This is an old revision of the document!
After gaining some experience with Cisco FTD, our company decided to a firewall product from a different vendor: Fortinet, called FortiGate. It will be used firstly to create simple configs (like the ones did on lab3): create the qemu image path, create the node and deploy the machine, configure the interfaces and policy rules between interfaces.
The FortiOS version of our FortiGate machine (FGT) is 6.4.2. You can find qcow2 image located in your $HOME directory, called virtioa.qcow2 (this is based on this qemu images naming conventions).
t0. ssh to the eve-ng machine (use user root and -X flag) - for win use putty or mobaxterm:
user: root
password: student
user@host:~# ssh -l root -X 10.3.0.A (where A is your 4th byte in ipv4 address)

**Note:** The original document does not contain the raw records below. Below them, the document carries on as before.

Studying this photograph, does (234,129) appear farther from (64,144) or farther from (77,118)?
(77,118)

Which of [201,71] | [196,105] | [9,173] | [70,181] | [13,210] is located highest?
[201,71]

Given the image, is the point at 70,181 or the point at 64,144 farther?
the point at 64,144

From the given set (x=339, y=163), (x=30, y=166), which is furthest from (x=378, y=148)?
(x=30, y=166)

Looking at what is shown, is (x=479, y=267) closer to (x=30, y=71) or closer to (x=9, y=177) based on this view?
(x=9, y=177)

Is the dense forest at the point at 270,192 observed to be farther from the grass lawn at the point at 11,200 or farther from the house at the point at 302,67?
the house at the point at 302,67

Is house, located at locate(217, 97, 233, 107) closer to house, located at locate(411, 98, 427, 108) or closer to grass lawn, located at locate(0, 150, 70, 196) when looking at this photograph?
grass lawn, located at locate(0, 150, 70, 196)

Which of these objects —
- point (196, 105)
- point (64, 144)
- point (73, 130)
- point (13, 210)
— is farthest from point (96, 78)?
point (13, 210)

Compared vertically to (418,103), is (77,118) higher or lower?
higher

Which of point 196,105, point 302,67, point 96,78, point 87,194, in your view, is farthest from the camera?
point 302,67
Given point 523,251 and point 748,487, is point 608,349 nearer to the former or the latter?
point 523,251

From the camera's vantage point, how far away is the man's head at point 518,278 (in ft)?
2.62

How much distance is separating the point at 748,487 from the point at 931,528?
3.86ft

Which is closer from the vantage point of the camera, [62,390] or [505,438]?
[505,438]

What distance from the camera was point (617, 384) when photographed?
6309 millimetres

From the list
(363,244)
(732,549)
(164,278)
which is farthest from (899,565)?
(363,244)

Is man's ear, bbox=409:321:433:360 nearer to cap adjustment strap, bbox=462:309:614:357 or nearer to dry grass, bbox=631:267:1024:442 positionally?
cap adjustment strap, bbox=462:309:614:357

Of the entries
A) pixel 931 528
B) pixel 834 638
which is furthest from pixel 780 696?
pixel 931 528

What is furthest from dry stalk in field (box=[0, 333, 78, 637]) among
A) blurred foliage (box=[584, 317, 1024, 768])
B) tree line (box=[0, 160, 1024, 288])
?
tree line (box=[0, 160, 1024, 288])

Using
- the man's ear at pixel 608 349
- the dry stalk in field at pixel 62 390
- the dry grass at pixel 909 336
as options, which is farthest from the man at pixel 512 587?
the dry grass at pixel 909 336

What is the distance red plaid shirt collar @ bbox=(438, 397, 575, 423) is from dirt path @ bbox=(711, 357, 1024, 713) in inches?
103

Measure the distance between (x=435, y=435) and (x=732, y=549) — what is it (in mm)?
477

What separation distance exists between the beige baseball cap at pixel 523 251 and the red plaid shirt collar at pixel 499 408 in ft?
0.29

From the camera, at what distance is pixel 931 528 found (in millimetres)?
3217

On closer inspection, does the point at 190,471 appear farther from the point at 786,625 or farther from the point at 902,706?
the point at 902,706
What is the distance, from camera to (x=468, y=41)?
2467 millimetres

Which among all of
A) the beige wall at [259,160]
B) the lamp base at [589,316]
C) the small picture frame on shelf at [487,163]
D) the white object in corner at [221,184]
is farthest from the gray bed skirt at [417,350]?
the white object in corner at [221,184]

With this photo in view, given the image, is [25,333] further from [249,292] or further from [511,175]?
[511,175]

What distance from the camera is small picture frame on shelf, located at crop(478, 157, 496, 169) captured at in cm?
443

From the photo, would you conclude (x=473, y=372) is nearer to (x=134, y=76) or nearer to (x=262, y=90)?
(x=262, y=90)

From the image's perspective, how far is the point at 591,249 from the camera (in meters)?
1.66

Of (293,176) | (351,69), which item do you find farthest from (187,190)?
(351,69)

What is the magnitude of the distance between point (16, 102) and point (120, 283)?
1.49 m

t1. create the directory of the FGT image, using the format fortinet-FGT-vX-buildABCD (where X is the max version, in our case 6 and ABCD is the fortios build, in our case 1723):
root@SRED:~# cdq root@SRED:/opt/unetlab/addons/qemu# mkdir fortinet-FGT-v6-build1723
t2. move the qcow2 image (found in your home dir) to this path
root@SRED:~# mv virtioa.qcow2 /opt/unetlab/addons/qemu/fortinet-FGT-v6-build1723
t3. solve the permissions:
root@SRED:~# /opt/unetlab/wrappers/unl_wrapper -a fixpermissions
t4. go to eve-ng webui from your browser (http://10.3.0.A) and create a new lab by closing the old one (left > expand > close lab), create a new one (add new lab + add name lab5) and open it.
Create a new node for the FGT:
Right click > Add new object Node > Search for 'Fortinet FortiGate' (if you cannot find it, go back to steps t1,t2 and t3) > select the required image name (it is based on the folder name):
See the configuration:
- ram 2 GB
- 1 cpu
- 4 ethernet interfaces
Q: why do we need 4 ethernet interfaces?
On FGT machines, interfaces are named portX, where X is a digit from 1+ (in our case port1→4):
- the first interface, called port1 (you can name it outside - see below how), is the management one and also used for Internet access (remember outside on FTD). It has by default a static route to 0.0.0.0/0 via def gw of ESX vswitch:
FGT81 # get router info routing-table details Codes: K - kernel, C - connected, S - static, R - RIP, B - BGP O - OSPF, IA - OSPF inter area N1 - OSPF NSSA external type 1, N2 - OSPF NSSA external type 2 E1 - OSPF external type 1, E2 - OSPF external type 2 i - IS-IS, L1 - IS-IS level-1, L2 - IS-IS level-2, ia - IS-IS inter area * - candidate default Routing table for VRF=0 S* 0.0.0.0/0 [5/0] via 10.3.255.254, port1 C 10.3.0.0/16 is directly connected, port1
- the next interfaces are used as traffic ports. In this lab we are going to use only the first 2 for internal clients (inside1 and inside2).